◆ Exercise description
In the following material, identify every line holding the string "Zealand" and return it.

◆ The data
****

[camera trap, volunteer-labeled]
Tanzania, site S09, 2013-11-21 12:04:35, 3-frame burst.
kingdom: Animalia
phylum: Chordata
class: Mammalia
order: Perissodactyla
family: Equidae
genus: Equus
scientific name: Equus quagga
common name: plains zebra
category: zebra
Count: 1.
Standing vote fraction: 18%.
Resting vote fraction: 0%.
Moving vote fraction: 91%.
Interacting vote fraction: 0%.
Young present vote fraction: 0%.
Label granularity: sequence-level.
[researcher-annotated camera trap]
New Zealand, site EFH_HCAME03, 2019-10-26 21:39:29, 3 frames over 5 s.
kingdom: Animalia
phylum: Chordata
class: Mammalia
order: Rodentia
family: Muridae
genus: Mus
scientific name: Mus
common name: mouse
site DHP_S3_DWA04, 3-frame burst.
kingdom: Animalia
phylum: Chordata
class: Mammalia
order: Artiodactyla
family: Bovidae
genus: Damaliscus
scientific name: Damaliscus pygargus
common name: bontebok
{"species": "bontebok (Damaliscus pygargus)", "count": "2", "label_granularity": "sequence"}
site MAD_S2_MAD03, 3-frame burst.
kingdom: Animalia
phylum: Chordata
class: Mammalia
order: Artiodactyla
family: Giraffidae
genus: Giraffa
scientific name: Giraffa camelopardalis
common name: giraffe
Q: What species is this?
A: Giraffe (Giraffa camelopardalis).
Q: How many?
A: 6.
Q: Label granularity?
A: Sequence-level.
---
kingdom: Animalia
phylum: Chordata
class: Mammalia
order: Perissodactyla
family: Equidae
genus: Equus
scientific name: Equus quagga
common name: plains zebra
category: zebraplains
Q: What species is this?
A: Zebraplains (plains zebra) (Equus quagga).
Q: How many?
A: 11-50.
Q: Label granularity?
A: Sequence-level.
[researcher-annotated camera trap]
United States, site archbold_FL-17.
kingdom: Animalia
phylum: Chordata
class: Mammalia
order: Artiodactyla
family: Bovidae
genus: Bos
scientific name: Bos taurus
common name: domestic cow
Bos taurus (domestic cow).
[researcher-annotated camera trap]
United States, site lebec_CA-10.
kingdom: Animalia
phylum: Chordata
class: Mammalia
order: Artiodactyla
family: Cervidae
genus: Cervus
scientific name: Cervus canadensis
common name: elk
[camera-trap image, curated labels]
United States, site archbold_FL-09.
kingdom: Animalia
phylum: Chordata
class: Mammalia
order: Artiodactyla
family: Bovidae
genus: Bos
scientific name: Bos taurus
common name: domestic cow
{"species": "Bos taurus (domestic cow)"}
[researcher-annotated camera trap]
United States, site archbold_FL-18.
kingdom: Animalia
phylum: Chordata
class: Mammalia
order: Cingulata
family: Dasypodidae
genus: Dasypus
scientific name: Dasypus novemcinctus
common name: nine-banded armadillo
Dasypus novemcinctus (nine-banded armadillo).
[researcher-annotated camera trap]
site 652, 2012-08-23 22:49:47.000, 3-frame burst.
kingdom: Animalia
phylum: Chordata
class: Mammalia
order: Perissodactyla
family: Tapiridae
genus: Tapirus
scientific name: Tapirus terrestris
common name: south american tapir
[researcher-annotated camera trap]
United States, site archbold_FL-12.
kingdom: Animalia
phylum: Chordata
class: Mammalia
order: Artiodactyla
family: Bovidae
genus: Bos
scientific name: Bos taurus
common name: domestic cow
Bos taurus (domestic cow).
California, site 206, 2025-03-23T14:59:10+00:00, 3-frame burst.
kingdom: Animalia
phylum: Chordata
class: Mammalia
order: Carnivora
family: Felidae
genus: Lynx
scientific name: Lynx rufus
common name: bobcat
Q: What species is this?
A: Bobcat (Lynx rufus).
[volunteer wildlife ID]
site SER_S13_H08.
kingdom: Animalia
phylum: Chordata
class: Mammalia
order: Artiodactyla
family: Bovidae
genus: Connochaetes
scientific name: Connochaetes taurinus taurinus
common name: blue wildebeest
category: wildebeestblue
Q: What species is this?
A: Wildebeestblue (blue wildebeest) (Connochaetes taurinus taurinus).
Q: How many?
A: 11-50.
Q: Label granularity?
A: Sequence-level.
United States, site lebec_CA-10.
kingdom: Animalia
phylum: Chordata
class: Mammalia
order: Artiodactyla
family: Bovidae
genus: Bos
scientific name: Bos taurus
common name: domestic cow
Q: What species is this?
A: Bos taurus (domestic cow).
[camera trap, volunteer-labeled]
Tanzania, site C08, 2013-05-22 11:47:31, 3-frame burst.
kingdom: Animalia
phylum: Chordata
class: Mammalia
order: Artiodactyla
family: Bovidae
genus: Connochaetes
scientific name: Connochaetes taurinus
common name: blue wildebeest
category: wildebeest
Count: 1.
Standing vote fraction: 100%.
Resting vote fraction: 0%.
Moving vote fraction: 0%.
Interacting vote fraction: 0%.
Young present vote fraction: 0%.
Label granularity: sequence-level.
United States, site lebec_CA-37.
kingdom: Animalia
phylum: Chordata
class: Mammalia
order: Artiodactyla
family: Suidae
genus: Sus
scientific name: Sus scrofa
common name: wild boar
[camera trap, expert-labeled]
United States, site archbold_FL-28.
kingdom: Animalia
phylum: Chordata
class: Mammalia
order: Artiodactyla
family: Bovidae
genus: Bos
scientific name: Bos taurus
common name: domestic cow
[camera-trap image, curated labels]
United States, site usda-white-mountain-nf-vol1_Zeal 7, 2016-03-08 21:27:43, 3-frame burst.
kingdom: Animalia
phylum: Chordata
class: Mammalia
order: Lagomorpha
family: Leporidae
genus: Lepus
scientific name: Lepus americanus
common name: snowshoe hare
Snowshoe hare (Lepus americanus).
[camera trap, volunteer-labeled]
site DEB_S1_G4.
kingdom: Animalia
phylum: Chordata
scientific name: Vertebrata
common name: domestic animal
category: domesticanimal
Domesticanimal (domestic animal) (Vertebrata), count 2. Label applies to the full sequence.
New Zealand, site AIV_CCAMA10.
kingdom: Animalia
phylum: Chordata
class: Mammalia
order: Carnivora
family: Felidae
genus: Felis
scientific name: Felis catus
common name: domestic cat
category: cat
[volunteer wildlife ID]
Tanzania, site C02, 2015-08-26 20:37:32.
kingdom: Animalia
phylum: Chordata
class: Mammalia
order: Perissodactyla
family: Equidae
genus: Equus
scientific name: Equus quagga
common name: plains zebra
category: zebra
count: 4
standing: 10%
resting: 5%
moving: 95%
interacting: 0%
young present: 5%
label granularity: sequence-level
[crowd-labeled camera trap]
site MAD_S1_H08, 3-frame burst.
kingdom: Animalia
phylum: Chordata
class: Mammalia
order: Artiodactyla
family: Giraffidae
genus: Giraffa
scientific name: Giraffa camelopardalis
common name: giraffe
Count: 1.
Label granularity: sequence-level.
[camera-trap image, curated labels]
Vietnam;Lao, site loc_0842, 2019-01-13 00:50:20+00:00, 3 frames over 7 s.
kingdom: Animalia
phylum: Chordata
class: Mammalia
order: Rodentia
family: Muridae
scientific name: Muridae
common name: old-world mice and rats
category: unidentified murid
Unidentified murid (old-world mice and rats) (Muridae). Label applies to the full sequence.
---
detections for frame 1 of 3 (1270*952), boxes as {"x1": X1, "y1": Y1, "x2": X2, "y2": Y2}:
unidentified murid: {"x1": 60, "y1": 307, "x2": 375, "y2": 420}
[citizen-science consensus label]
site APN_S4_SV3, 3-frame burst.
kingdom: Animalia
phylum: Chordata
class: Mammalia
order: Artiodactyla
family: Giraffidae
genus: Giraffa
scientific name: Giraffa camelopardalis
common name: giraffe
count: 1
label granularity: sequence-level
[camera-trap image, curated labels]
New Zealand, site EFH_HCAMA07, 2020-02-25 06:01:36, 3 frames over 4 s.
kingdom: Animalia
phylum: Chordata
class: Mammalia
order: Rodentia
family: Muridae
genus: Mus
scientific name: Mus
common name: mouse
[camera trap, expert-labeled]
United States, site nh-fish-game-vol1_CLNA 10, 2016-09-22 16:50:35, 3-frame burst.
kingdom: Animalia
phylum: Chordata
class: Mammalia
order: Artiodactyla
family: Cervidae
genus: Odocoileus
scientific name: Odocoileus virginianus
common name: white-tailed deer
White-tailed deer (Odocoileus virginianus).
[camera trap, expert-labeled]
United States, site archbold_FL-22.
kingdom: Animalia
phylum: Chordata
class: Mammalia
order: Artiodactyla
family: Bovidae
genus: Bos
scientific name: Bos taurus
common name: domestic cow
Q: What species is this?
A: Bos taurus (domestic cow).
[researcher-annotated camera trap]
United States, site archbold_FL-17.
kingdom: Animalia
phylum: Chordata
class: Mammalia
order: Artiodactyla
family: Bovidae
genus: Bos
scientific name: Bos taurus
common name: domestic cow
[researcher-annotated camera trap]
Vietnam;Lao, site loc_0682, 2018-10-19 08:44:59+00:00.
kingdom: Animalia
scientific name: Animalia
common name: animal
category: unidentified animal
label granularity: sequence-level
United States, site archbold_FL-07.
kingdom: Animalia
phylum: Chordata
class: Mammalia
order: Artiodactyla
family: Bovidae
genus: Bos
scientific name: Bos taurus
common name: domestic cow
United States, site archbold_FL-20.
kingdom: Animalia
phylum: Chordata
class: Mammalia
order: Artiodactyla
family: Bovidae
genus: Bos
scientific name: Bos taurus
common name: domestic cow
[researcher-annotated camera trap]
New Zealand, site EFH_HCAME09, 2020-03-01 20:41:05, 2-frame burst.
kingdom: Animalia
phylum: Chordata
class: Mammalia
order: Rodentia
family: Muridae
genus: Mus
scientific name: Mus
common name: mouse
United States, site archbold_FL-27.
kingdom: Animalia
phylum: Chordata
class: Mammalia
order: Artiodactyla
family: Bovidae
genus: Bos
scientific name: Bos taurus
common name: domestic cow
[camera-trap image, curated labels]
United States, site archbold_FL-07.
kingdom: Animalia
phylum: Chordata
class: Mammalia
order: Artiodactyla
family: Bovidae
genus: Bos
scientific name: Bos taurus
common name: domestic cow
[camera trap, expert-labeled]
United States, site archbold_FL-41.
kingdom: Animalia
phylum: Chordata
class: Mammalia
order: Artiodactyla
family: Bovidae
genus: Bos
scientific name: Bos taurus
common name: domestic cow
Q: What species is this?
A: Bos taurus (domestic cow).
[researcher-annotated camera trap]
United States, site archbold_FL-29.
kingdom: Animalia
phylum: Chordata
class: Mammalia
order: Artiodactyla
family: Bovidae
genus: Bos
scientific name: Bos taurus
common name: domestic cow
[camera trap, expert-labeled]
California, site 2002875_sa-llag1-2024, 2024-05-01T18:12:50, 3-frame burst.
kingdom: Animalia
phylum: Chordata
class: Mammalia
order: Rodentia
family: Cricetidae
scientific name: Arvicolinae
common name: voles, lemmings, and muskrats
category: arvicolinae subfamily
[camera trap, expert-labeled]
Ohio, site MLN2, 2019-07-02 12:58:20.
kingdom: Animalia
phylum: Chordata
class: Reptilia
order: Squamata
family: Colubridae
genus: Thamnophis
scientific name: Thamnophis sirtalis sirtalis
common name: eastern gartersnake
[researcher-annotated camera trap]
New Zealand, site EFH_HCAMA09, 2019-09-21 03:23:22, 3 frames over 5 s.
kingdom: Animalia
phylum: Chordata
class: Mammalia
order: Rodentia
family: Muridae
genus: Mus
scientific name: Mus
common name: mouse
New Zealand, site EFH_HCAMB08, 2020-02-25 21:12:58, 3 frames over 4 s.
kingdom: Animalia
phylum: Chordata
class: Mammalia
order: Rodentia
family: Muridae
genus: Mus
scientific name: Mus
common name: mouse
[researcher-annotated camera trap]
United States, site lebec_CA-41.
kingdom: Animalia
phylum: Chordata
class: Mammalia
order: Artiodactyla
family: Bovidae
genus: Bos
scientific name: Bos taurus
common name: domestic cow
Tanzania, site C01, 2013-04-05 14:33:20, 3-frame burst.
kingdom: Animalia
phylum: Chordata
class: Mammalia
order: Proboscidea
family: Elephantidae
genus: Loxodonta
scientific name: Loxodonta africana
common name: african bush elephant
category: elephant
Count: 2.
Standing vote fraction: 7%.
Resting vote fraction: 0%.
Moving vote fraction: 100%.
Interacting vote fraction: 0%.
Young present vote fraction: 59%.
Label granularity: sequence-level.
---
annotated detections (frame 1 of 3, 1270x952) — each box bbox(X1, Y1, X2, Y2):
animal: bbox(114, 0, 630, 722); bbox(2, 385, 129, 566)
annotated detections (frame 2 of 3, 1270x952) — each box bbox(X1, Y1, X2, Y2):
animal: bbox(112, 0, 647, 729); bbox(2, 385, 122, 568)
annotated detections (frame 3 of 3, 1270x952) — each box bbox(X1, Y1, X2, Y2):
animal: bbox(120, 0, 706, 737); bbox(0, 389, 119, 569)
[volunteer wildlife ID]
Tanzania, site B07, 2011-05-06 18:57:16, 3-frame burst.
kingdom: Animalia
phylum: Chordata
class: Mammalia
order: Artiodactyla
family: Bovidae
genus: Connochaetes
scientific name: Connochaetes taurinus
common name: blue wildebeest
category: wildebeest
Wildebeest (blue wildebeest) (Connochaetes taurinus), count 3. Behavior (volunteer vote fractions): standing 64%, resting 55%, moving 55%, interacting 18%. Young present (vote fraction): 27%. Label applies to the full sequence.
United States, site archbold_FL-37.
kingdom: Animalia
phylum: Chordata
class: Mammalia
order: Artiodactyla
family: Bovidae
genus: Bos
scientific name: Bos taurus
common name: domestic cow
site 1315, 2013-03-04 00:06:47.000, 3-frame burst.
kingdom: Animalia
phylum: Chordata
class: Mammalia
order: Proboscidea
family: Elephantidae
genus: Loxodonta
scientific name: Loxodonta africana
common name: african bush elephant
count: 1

****

◆ Completed task
New Zealand, site EFH_HCAME03, 2019-10-26 21:39:29, 3 frames over 5 s.
New Zealand, site AIV_CCAMA10.
New Zealand, site EFH_HCAMA07, 2020-02-25 06:01:36, 3 frames over 4 s.
New Zealand, site EFH_HCAME09, 2020-03-01 20:41:05, 2-frame burst.
New Zealand, site EFH_HCAMA09, 2019-09-21 03:23:22, 3 frames over 5 s.
New Zealand, site EFH_HCAMB08, 2020-02-25 21:12:58, 3 frames over 4 s.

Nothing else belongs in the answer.